(Captioned web image data)
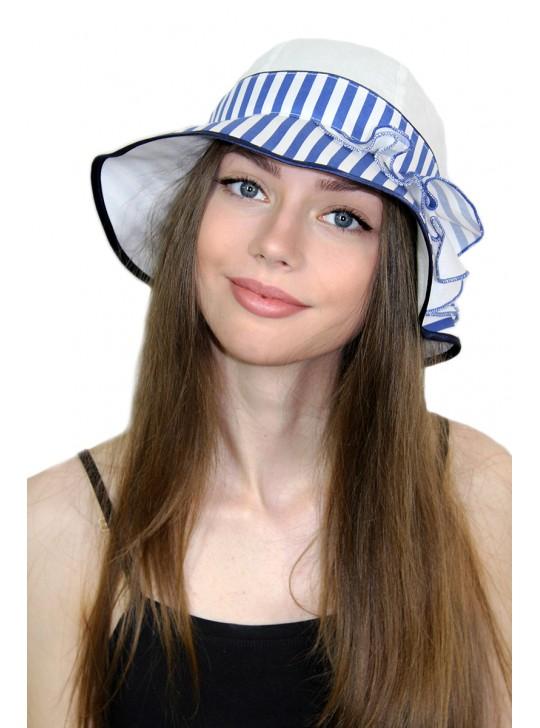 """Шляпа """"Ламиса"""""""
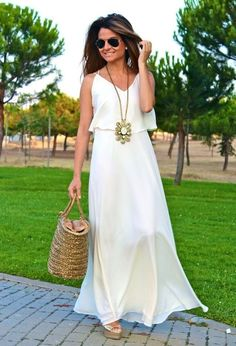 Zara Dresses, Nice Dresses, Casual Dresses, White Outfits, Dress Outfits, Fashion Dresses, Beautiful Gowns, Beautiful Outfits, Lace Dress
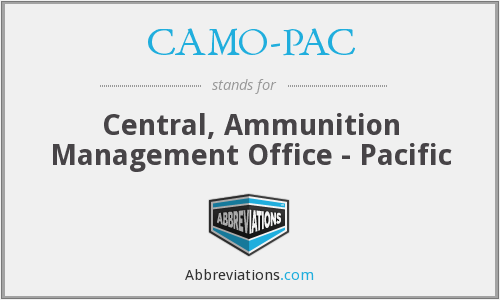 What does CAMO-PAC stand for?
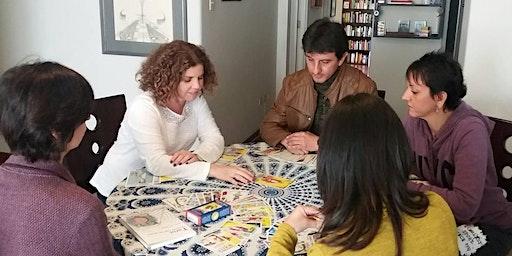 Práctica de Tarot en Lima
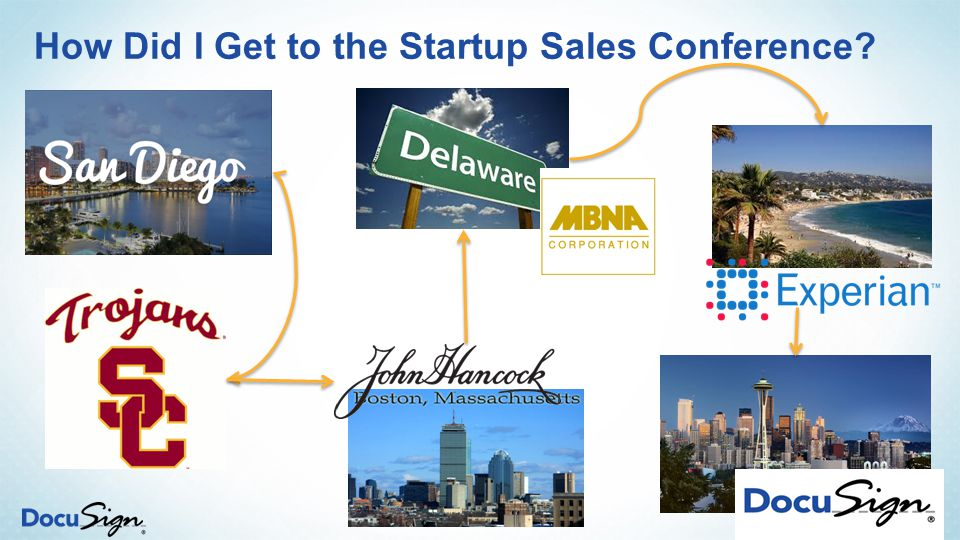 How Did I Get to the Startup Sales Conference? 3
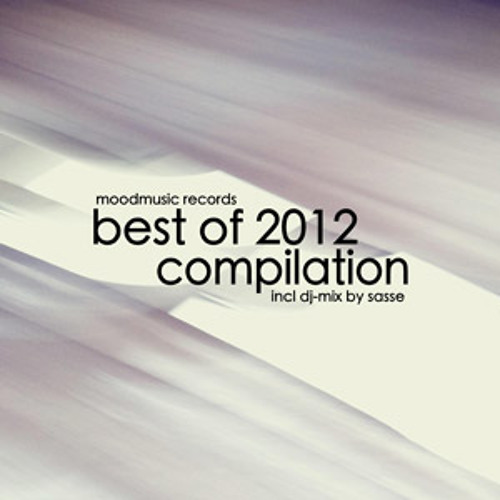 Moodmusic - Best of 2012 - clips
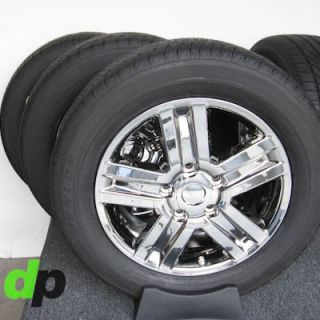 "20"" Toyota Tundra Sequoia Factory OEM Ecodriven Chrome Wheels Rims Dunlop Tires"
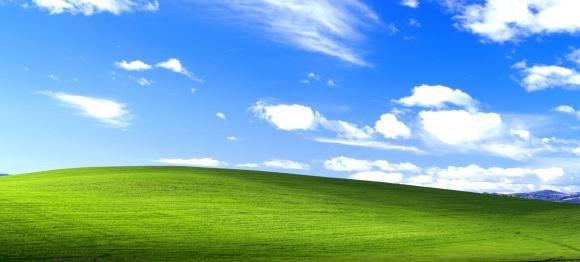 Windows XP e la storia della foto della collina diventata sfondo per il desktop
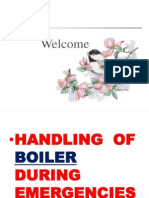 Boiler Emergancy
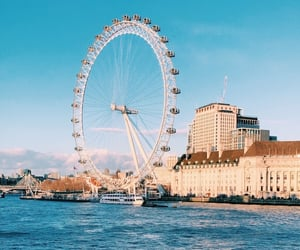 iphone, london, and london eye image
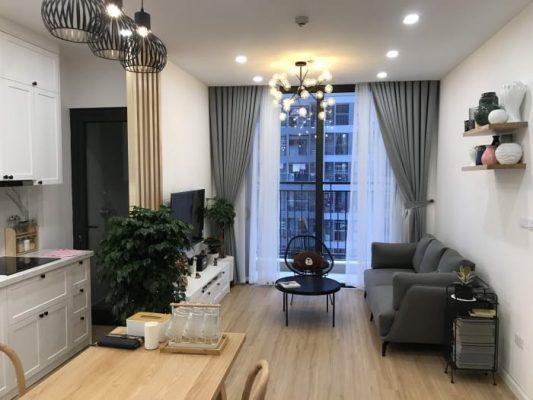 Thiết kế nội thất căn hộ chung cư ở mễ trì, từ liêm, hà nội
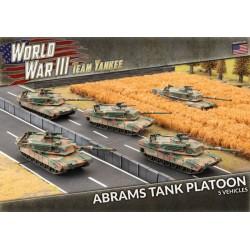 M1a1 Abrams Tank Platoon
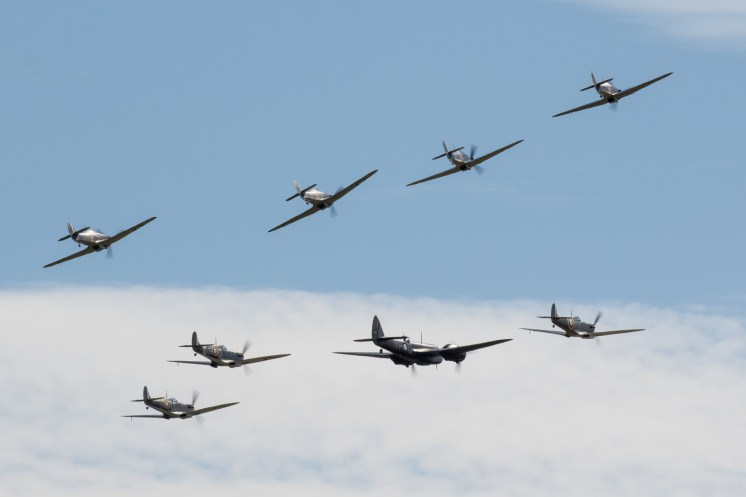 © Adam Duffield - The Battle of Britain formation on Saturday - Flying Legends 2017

INSTRUCTIONS FOR THE TASK — Copy all of the entries verbatim, leaving out any pictures they contain.

RESPONSE TO THE EXERCISE —
 """Шляпа """"Ламиса"""""""
 Zara Dresses, Nice Dresses, Casual Dresses, White Outfits, Dress Outfits, Fashion Dresses, Beautiful Gowns, Beautiful Outfits, Lace Dress
 What does CAMO-PAC stand for?
 Práctica de Tarot en Lima
 How Did I Get to the Startup Sales Conference? 3
 Moodmusic - Best of 2012 - clips
 "20"" Toyota Tundra Sequoia Factory OEM Ecodriven Chrome Wheels Rims Dunlop Tires"
 Windows XP e la storia della foto della collina diventata sfondo per il desktop
 Boiler Emergancy
 iphone, london, and london eye image
 Thiết kế nội thất căn hộ chung cư ở mễ trì, từ liêm, hà nội
 M1a1 Abrams Tank Platoon
 © Adam Duffield - The Battle of Britain formation on Saturday - Flying Legends 2017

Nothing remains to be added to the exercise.